Social Graphs are a very useful contruct but more usage will only render undifferentiated arcs of this graph will make the entire graph useless to some extent. Brad, you wanting not to send Facebook invites to all of your 4300+ Outlook contacts is a great example!

Now if there were semantics associated with each arc and some of it can be built automatically (say based on who you exchange emails with often), then the graph becomes immensely powerful in you reaching different "views" of your graph for different purposes!

Now that would be a very powerful Social Graph!

Nari Kannan , August 19, 2007 10:32 PM

yep, absolutely correct.

(and it will have legs for at least 3 more years ;)

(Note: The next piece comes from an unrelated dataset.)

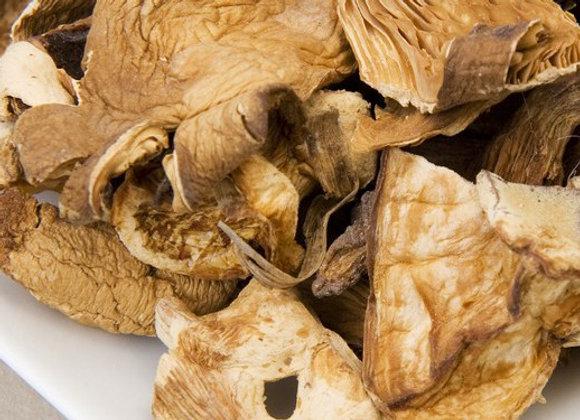 Hongos Pleurotus Oyster (Girgolas)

dave mcclure , August 21, 2007 12:24 PM

...and yes, we're working to cover social graphs fully at Defrag -- planning to get David Recordon there for sure, and working on Brad Fitzgerald.

Why social graphs at Defrag? Because there are very few collaborative "aha moments" in solitude. ;-)

eric norlrin , August 24, 2007 3:46 AM

It is absolutely time for another overused phrase. Upon hearing overusers several times per day make broad sweeping reference to Web 2.0, I've gone from feeling nausea, to challenging the intelligence of the overuser, to wanting to find the nearest WMD for deployment. Social Graph it is!! I'll alert Landry to warm up the Powerpoint engine!